* START Page text *

# Favorite El Primero model?



## Jim44

I’m interested in your opinions- what is your favorite EP model and why?

Bonus question: what do you think (or hope) Zenith will do for the 50th anniversary in 2019? 


Sent from my iPhone using Tapatalk


----------



## siranak

There can be only one! Edit: modern that is. Edit edit: most prefer the other dial layout.

Sent from my iPhone using Tapatalk


----------



## probep

Why? Because I like them!


----------



## EnderW

EP 1969 38mm is my fave.

As far as 2019... well likely new Defy Lab going mainstream - 50 years after initial EP. Maybe EP tricolor powered by Cal 21. Or maybe EP Tricolor with cursive writing and all the details of original dial. But I think JCB will take the brand forward, rather than rehashing history


----------



## djlotto

My preferred model is A386


----------



## carlhaluss

El Primero 38mm, with original 1969 case. This is the updated model, with slightly different subdial configuration. I find both the previous model and newer one equally as appealing. I love smaller size watches, and this is one of the smallest chronographs you can get. I love the overall finishing and the colour scheme of dial/subdials. The leather strap is excellent quality as well:










I haven't given any thought yet to the 50th Anniversary, as I really like their model lineup as it is. For a dressier watch, it is pretty hard to beat the new Elite Classic 39mm models - all of them, stainless steel or precious metal - for craftsmanship, accuracy and value. While I already have a great little watch collection, I could live quite happily with an El Primero 38mm chronograph, and a red gold Elite Classic 39mm. That would pretty much cover all my wants and needs, and there are not many watch manufacturers, except for Rolex, I can say that about!

* END Page text *
* START Listed entries *

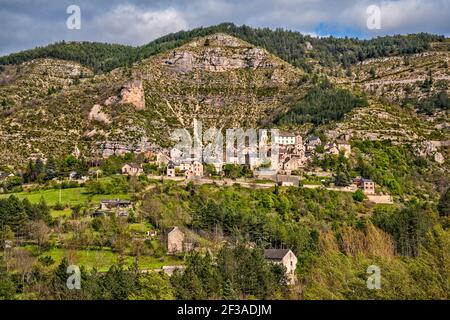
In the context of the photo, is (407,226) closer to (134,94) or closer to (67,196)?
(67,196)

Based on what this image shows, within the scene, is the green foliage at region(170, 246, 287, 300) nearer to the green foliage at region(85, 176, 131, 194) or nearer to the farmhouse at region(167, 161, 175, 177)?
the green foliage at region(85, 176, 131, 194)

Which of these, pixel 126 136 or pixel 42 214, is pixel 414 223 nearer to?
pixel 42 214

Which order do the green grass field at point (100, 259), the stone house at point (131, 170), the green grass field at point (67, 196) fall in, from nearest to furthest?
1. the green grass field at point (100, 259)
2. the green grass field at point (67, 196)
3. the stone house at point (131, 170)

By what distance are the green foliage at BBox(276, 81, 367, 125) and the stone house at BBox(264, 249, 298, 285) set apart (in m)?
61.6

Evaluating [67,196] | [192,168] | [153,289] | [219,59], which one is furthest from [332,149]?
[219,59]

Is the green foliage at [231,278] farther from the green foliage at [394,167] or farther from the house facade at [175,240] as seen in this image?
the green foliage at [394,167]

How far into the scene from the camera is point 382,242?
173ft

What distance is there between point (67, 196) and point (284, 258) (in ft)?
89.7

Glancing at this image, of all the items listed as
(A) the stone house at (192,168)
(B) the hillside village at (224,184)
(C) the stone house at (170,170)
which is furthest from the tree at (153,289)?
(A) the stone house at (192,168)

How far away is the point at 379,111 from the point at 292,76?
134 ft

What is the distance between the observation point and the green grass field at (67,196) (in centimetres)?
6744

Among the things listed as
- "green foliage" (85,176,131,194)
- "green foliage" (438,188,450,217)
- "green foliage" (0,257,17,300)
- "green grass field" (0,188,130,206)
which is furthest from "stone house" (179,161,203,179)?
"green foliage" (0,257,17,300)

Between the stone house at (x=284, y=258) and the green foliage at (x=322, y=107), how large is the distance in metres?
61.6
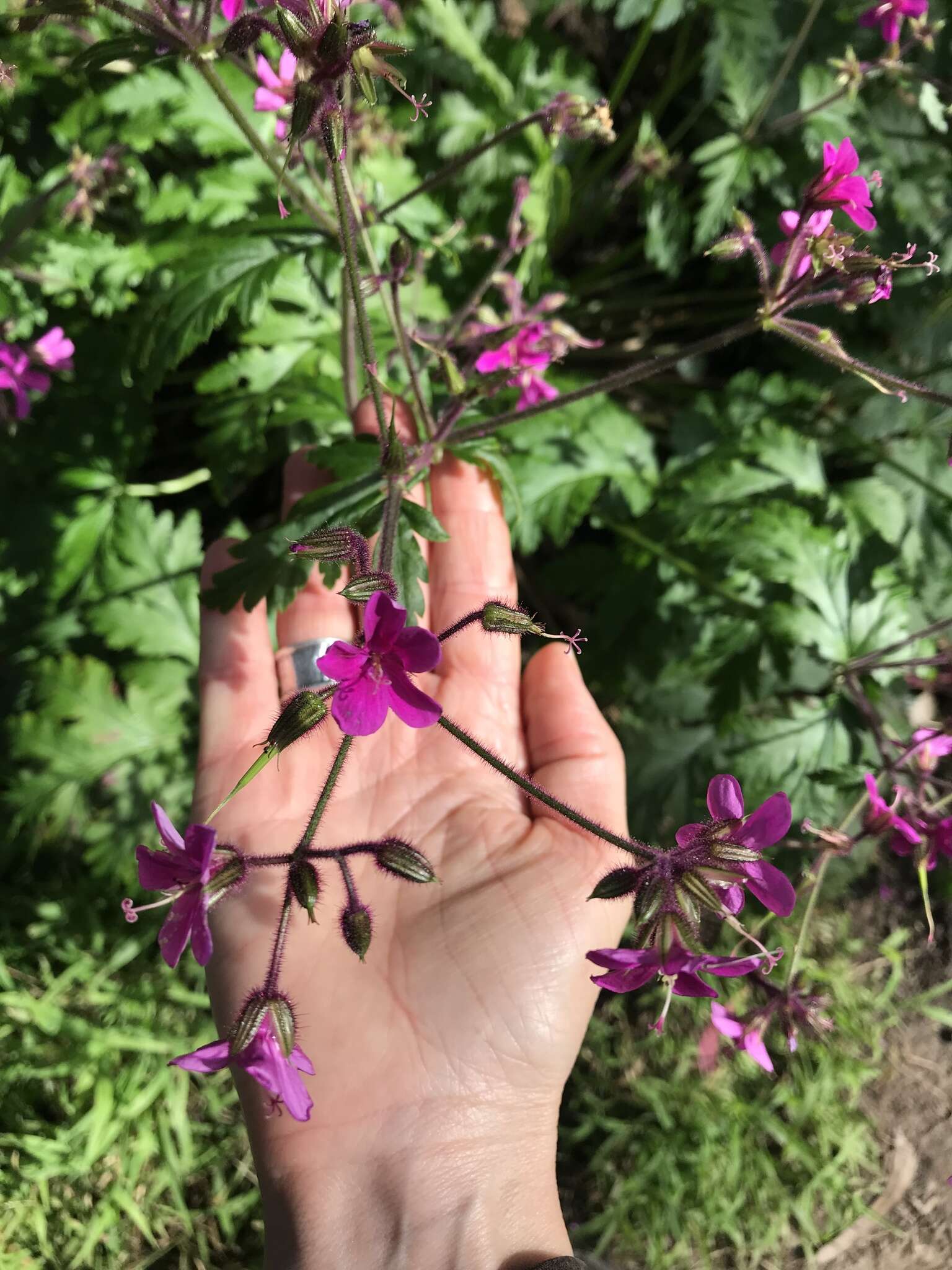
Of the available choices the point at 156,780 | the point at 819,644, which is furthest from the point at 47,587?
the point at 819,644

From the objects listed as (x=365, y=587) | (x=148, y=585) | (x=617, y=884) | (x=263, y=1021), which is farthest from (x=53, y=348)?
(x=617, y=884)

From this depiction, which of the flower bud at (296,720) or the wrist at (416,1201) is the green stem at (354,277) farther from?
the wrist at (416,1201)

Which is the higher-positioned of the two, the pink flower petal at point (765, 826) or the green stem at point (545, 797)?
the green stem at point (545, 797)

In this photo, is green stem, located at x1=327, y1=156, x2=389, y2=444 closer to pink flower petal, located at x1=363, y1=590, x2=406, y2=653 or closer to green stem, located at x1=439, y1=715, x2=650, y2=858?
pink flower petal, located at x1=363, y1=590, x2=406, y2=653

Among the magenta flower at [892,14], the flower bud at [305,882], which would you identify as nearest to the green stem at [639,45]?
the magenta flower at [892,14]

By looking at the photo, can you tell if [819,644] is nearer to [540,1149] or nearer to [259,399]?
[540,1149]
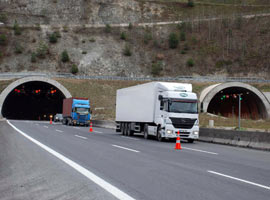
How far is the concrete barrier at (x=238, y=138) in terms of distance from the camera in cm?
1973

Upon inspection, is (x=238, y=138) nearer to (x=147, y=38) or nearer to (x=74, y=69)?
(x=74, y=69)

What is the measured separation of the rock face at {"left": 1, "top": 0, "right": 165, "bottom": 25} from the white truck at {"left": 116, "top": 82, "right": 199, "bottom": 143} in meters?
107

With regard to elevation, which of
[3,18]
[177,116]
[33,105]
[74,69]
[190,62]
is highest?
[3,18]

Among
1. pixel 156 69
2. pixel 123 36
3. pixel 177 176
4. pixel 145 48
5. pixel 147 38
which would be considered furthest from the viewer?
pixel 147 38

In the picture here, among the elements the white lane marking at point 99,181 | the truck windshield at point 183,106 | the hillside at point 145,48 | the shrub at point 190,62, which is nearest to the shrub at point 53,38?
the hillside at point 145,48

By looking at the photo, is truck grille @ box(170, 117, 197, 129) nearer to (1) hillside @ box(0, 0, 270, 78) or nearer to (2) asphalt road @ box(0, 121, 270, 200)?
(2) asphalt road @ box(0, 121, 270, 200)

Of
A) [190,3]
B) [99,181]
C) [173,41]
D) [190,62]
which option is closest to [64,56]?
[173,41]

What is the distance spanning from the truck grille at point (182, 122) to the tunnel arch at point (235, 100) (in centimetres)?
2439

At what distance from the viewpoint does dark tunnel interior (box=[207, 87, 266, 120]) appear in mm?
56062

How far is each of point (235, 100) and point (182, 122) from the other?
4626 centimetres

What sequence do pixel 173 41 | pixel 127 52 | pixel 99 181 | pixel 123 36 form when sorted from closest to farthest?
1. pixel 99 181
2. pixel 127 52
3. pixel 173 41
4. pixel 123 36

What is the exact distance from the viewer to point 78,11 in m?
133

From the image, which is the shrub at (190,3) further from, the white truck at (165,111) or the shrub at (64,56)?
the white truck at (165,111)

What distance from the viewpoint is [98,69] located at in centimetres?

* END Listed entries *

_Complete the following_.
- a) In the El Primero thread, what model does djlotto name as preferred?
- b) Reproduce the El Primero thread word for word, from "# Favorite El" down to "anniversary in 2019?".
The rows play no part in what follows.

_Solutions below_.
- a) The A386.

- b)
# Favorite El Primero model?



## Jim44

I’m interested in your opinions- what is your favorite EP model and why?

Bonus question: what do you think (or hope) Zenith will do for the 50th anniversary in 2019?